- **AIM**:
Answer these about the Playwright snapshot issue below:
1. What must contributors download whenever Playwright versions change?
2. Which git command does the proposal suggest for creating a shareable blob?
3. What does the proposal say to upload in place of the test results zip?

- **SOURCE DOCUMENT**:
--------------------------------

Make running Playwright to update snapshots easier

Problem

Playwright is very heavy to run. Any time we change versions of Playwright, to run the visual regression tests locally (and update snapshots accurately), you're forced to download a rather large Playwright-specific docker image (which incidentally also tends to come from a slow host, depending on where in the world you are). This makes it difficult for some contributors to run, especially if your development computer isn't a huge multi-core powerhouse.

Description

Originally I thought about the alternative approach I've shared below (opening a new branch and PR), but that would require maintaining a few more new triggers and workflows to clean up branches and such. Instead, using git diff --binary might be a good approach for creating a shareable blob that could be applied by any contributor, and not require any special permissions or use any more resources than we currently use already.

To do that, update the existing Playwright CI jobs to run Playwright with -u so that snapshots are enabled. Then, instead of only relying on a non-zero exit code, check for a non-zero exit code and whether snapshots changed. If either happened, consider the run a failure, and trigger the existing failure job.

However, instead of uploading the test results zip like we do now, we can instead upload a gzipped git patch blob:

git add .

--------------------------------

- **DATA SHOWN**:
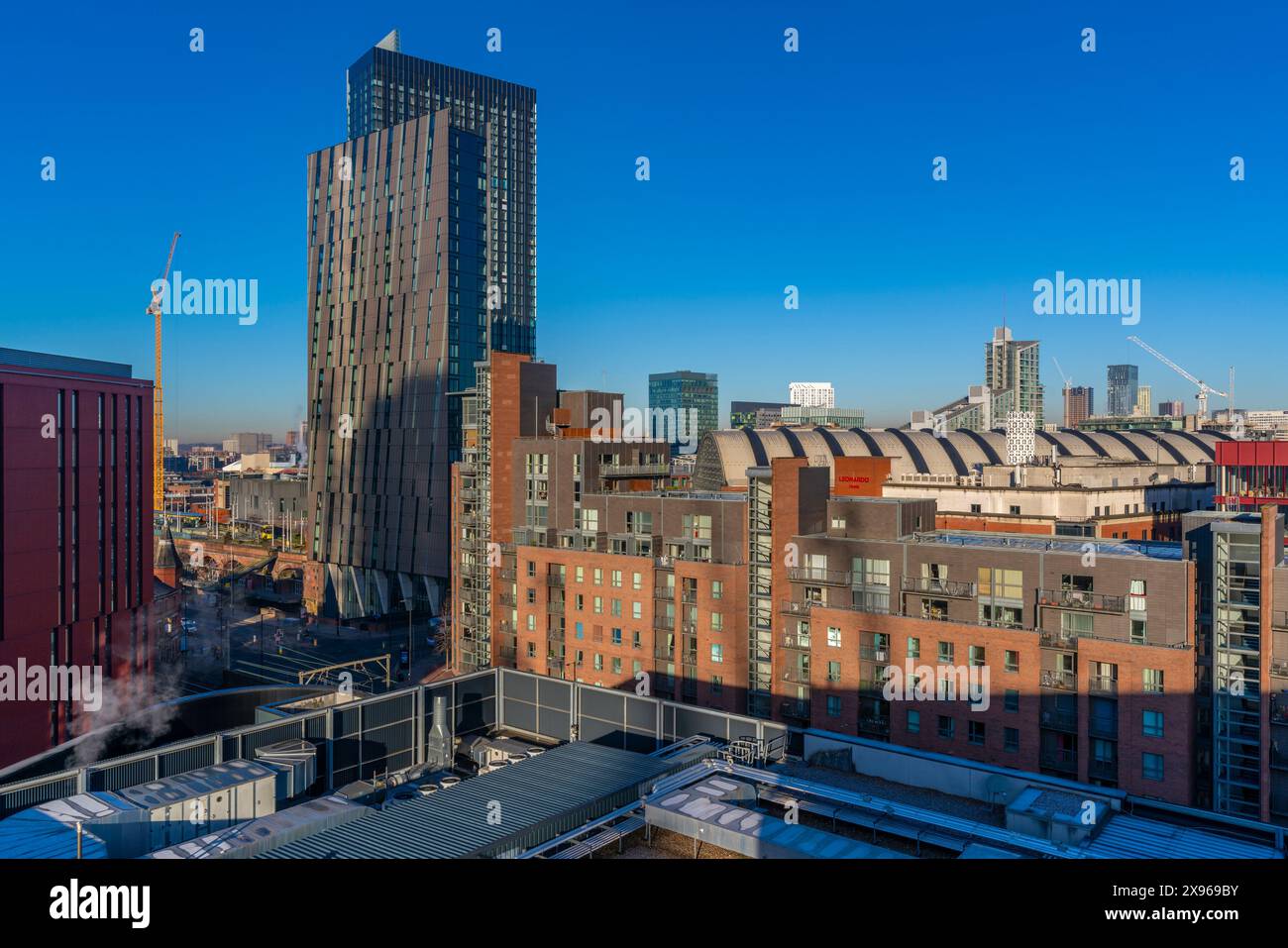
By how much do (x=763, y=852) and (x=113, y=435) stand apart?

--------------------------------

- **ANSWER TO THIS TASK**:
1. A rather large Playwright-specific docker image.
2. git diff --binary
3. A gzipped git patch blob.